Flowers' European head departs

Following the departure of its German head earlier this year, the financial services-focused private equity firm is parting company with Ravi Sinha, who is replaced by Flowers’ Australia head David Morgan. The firm has also recruited a former UK regulatory boss.

JC Flowers is parting company with its European head, Ravi Sinha.

He becomes the second high profile director to leave the firm this year following German head, Renate Krümmer.

News of Sinha’s leaving was announced today in a statement that said the firm was “strengthening” its presence in both Europe and Asia via two senior appointments. 

Ravi Sinha

The first key personnel move is David Morgan, formerly JC Flowers’ chairman in Australia, who now assumes responsibility for the firm’s activity in both Europe and Asia Pacific from Flower’s London office. Prior to joining Flowers in 2008, Morgan had spent nine years as chief executive officer of Westpac Banking Corporation, one of Australia's largest financial services companies.

The second appointment is that of Sir Callum McCarthy, the former chairman of UK regulatory body the Financial Services Authority (FSA). He will also be based in the London office in the newly created position of European chairman. Prior to joining the FSA, McCarthy led Ofgem, the UK’s economic regulator for the gas and electricity industries.

The statement said no more about the departure of Sinha, except that he is managing director and “will leave JFC”. The firm was unavailable to comment further on the departure.

As part of his responsibilities in Europe, Sinha led the management of a €1 billion investment in troubled German real estate lender Hypo Real Estate, which has since been nationalised.

Callum McCarthy

The 2008 investment – giving Flowers and two others members of its consortium almost 25 percent of the Munch-based firm – encountered significant problems amid the onset of the credit crunch.

Hypo struggled to service a huge debt pile taken on by the acquisition of Dublin-based public services and infrastructure lender Depfa and had to be bailed out by the German government and German financial institutions. The subsequent squeezing out of minority shareholders, including JC Flowers, by German bailout fund SoFFin has led to reports that the US firm is considering legal action.

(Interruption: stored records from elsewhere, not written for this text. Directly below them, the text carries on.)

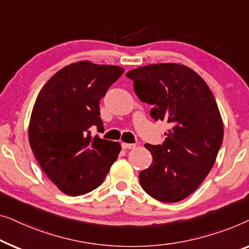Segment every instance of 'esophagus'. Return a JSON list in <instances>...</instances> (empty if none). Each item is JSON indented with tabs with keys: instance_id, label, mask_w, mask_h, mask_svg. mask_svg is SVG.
Here are the masks:
<instances>
[{
	"instance_id": "1",
	"label": "esophagus",
	"mask_w": 249,
	"mask_h": 249,
	"mask_svg": "<svg viewBox=\"0 0 249 249\" xmlns=\"http://www.w3.org/2000/svg\"><path fill=\"white\" fill-rule=\"evenodd\" d=\"M122 148L123 149H134L135 144L134 143H122Z\"/></svg>"
}]
</instances>
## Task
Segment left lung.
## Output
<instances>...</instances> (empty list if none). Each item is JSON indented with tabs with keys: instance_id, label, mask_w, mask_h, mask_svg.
<instances>
[{
	"instance_id": "8db88e82",
	"label": "left lung",
	"mask_w": 249,
	"mask_h": 249,
	"mask_svg": "<svg viewBox=\"0 0 249 249\" xmlns=\"http://www.w3.org/2000/svg\"><path fill=\"white\" fill-rule=\"evenodd\" d=\"M126 76L139 99L152 105L150 116L171 126L162 144H144L153 160L139 174L140 184L158 201L179 202L208 176L222 144L214 96L197 73L176 63L142 66Z\"/></svg>"
}]
</instances>
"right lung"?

The firm’s other European deals include an investment in a 25.6 percent stake in German Landesbank HSH Nordbank, for which it paid €1.25 billion in 2006. HSH also received German state support in the form of €30 billion in guarantees from German government's bank rescue fund SoFFin, although it is now in a position to scale back its state funding, according to a report on newswire Reuters.

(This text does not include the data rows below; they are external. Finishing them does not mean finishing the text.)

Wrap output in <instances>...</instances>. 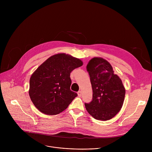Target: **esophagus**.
Listing matches in <instances>:
<instances>
[{
	"label": "esophagus",
	"instance_id": "1",
	"mask_svg": "<svg viewBox=\"0 0 152 152\" xmlns=\"http://www.w3.org/2000/svg\"><path fill=\"white\" fill-rule=\"evenodd\" d=\"M77 94H78V96L80 97L81 95H82V92H81V91H79L77 92Z\"/></svg>",
	"mask_w": 152,
	"mask_h": 152
}]
</instances>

In the UK, JC Flowers was one of the backers behind the creation of The Pension Corporation in 2006. Run by former Duke Street founder Edmund Truell, the Pension Corporation buys up sponsorship of UK pension schemes.

The firm was also one of the unsuccessful suitors for troubled UK mortgage lender Northern Rock in 2007. Northern Rock was subsequently nationalised rather than sold to private investors.

JC Flowers’ chairman and founder Christopher Flowers praised Morgan’s “disciplined and strategic” approach to deal making and McCarthy’s “extensive banking and regulatory experience” in a statement.